Personalmente sono quello che volgarmente si definisce un “rocchettaro”, fedele all’eredità di Beatles e Stones, Bowie e Pink Floyd. Noi i sentieri del pop li sogguardiamo sempre con la benevolenza un po’ supponente di chi si sente di un altro pianeta, rappresentante di una civiltà superiore, più evoluta.

 

Ecco, Prince sembrava fosse capitato sulla scena col compito specifico di dar torto a noi vecchi dinosauri. A dimostrare che il confine tra pop e rock è una linea d’ombra assai confusa, tu credi di essere di qua e invece ti ritrovi dall’altra parte senza nemmeno accorgerti. E lui intanto collabora con Miles Davis, coi sommi della musica.

 

Il mistero è stata la cifra artistica e umana di Prince Rogers Nelson. E’ di origine italiana? Per anni sostenne di sì. E’ cantante? Attore? Musicista sopraffino?
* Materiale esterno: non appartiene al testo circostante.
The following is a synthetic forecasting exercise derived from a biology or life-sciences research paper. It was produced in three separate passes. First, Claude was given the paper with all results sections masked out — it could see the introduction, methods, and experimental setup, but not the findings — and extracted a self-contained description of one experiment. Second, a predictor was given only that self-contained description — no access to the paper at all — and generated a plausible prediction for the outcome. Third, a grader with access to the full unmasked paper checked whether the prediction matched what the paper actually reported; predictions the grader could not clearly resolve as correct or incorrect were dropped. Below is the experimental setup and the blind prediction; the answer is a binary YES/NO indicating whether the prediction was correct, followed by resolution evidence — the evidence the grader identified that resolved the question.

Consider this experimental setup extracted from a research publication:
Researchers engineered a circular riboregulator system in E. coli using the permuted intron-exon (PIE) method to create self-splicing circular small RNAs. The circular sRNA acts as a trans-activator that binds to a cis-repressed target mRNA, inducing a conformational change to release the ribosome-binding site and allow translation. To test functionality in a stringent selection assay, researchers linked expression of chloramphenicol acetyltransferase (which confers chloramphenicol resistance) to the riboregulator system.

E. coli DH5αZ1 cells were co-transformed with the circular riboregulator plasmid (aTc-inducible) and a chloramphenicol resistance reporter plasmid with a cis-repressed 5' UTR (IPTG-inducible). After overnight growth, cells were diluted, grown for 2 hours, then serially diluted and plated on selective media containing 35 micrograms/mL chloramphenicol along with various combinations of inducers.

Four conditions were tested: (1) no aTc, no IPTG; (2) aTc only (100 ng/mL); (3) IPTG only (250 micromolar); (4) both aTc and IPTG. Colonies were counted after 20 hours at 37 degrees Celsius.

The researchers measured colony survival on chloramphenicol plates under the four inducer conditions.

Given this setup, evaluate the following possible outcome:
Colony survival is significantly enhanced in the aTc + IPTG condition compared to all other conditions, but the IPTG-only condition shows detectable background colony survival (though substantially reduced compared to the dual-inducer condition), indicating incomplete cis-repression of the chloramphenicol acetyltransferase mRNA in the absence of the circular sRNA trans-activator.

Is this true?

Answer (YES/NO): NO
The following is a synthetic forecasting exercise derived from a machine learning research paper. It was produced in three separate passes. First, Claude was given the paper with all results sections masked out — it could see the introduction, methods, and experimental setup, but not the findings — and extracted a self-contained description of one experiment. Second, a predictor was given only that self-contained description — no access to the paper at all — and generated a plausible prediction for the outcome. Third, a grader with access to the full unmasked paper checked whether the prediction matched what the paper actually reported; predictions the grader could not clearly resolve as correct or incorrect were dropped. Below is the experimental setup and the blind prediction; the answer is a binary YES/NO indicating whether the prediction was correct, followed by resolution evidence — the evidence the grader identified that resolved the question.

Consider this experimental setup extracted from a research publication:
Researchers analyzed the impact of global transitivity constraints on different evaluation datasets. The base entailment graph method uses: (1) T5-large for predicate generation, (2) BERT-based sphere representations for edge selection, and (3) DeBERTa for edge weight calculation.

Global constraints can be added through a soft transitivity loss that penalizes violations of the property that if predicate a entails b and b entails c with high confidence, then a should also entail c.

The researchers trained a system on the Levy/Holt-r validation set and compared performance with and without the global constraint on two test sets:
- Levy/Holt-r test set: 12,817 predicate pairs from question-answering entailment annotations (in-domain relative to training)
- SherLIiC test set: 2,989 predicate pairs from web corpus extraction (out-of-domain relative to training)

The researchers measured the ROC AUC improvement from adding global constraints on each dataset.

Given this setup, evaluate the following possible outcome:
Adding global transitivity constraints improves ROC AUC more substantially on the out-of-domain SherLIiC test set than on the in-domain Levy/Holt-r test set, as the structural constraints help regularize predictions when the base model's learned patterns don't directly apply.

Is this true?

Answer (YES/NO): NO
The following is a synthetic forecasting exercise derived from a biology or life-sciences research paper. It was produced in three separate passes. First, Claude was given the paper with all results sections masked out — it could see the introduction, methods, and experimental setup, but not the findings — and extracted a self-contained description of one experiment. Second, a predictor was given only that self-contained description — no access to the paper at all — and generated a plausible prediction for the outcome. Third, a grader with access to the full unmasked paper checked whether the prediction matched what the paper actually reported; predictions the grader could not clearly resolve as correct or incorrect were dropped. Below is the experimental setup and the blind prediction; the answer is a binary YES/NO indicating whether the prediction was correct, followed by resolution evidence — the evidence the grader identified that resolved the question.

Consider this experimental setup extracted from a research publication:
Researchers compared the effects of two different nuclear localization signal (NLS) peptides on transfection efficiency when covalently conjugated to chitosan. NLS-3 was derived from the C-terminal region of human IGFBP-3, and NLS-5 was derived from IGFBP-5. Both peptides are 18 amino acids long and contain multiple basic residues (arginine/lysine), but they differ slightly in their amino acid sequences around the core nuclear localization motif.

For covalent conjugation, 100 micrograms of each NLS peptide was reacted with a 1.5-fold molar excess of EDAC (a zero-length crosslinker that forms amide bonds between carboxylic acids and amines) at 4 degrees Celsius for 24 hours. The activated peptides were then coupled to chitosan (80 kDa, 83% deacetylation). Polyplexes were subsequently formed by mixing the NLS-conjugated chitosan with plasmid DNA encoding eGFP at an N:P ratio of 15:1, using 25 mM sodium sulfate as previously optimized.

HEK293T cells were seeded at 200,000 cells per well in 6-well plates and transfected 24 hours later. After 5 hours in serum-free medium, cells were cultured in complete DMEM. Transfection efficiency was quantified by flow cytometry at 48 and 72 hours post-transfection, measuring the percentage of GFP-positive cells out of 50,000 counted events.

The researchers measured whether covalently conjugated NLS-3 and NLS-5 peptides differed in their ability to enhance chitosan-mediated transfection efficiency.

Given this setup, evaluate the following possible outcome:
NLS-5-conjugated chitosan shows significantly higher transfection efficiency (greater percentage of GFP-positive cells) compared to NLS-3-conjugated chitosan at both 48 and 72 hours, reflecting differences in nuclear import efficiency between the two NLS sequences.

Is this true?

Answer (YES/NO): NO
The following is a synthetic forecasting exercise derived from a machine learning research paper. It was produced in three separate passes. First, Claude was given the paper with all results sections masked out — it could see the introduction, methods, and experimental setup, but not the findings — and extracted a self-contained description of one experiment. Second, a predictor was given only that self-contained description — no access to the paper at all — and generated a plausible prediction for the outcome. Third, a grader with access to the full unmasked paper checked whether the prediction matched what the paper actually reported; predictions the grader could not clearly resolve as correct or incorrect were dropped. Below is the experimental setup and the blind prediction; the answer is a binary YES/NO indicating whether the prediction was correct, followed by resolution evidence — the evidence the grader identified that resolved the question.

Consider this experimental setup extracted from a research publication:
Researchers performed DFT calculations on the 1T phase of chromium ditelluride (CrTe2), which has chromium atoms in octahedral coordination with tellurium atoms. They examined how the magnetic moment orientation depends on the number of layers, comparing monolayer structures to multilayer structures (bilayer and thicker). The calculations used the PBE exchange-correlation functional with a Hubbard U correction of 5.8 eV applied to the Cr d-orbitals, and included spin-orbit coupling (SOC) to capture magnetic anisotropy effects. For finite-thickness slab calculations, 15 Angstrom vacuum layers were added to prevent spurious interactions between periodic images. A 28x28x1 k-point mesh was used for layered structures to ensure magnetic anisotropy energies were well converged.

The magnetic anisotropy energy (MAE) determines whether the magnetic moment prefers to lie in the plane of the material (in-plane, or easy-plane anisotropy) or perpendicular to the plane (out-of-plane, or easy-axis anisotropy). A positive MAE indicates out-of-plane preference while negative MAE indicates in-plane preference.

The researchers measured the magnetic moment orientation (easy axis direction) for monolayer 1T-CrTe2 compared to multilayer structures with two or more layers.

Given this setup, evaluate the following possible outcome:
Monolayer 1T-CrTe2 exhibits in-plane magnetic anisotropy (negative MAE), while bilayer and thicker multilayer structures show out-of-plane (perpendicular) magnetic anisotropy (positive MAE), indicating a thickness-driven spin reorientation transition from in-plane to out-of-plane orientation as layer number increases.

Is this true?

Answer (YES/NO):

Tutto, è tutto, Prince.

 

A un certo punto si stufa perfino di essere Prince e diventa TAFKAP. Sconcerto generale. Ma vuol dire solo “The Artist Formerly Known As Prince”.

 

Diventa vegetariano. Poi Testimone di Geova. Lotta contro la tragedia che ha spazzato via New Orleans. Fa musica, musica sempre nuova e sempre avanti, avanti a tutti.

 

A 57 anni si prende “una brutta influenza”. E muore così, senza avvertire. Muore nell’identico mistero in cui è vissuto.

 

Ci mancherai tantissimo, piccolo principe nero.